Since 2016, the British Ministry of Defense (MoD) has worked closely with BAE Systems and Leonardo-Finmeccanica to reduce fleet operating costs at RAF Bases Coningsby and Lossiemouth. Typhoon Total Availability Enterprise’s 10-year partnership has reduced costs by 30% so far. But there are other aspects to consider.
“Essentially, the two planes perform two very different sets of missions for the RAF,” says Pronk. “The F-35 is designed to penetrate well-protected airspace and deliver precision attacks on key targets. If you want to fly into heavily protected airspace and perform attacks, The F-35 is by far the most capable platform available today.
“If what you need is a quick reaction alert and air police, you probably want something with longer range, better performance at altitudes that is insensitive from a safety standpoint, and cheaper to run. Typhoon is better suited for this role.”
These factors, and the fact that the Hurricane can carry larger weapons payloads, make the aircraft an arguably more effective option for carrying out semi-permissive attacks in the airspace over Iraq and Syria, where RAF aircraft are currently deployed.
The answer to why the Department of Defense decided to decommission the Tranche 1 earlier is simple. They are the oldest aircraft in the Typhoon fleet and it would not be economically wise to keep them until 2040. Some of the oldest ones, such as the two-seater Typhoon T1, have already been refurbished.
“The first chip is much older and less reliable. They are less able to run many modern updates. This leads the RAF to have two different fleets within the fleet. That’s because older chips need a different pattern of updates, software and sensors because they haven’t been internally modified to receive some subsequent updates.”
This makes the Tranche 1 very expensive to operate, let alone keep up to date. The downside is that reducing the number of aircraft can be very disadvantageous in the event of an urgent deployment. But if the money saved from shortening the life of older aircraft is invested in developing and acquiring better capabilities for the remaining Typhoons, the change could be constructive.
The storm and the future of Typhoon
Older, less capable Typhoon models such as the FGR4 remain useful for certain tasks such as strength training with the IX Squad. But as a greater proportion of training moves to synthetic environments, fewer aircraft are needed to maintain the required trained pilot strength and the usefulness of older models is questioned.

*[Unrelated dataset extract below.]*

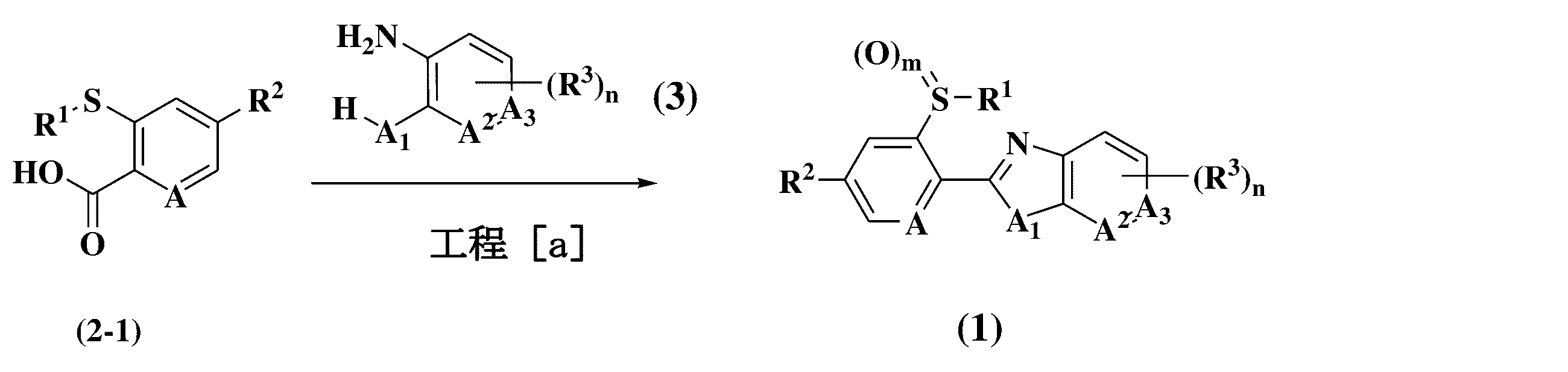 Figure JPOXMLDOC01-appb-C000006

Team Tempest is working on FCAS, the UK’s proposed sixth generation combat aircraft concept. The project will not necessarily provide an alternative combat aircraft, but the technology produced is intended to support the same sets of missions and capabilities that Typhoon currently provides.
A BAE Systems spokesperson said: “The Tempest and future Typhoon capability teams are working together to identify the technologies we can develop and deploy in Typhoon that will be at the heart of Tempest.”
One of Tempest’s promised capabilities is its multiple operating modes that will combine manned, unmanned, and optional manned platforms. The spokesperson said that while there is a clear role for the Typhoon operating as part of a future group of forces alongside manned and unmanned aircraft, there is no requirement to convert the Typhoon itself into an optional drone or drone.
The project is scheduled to begin providing resources in 2035 and reach full operational capacity in 2040. Whether the hurricane can survive that time, Bronk says, depends in part on how the aircraft is used in live operations in the meantime.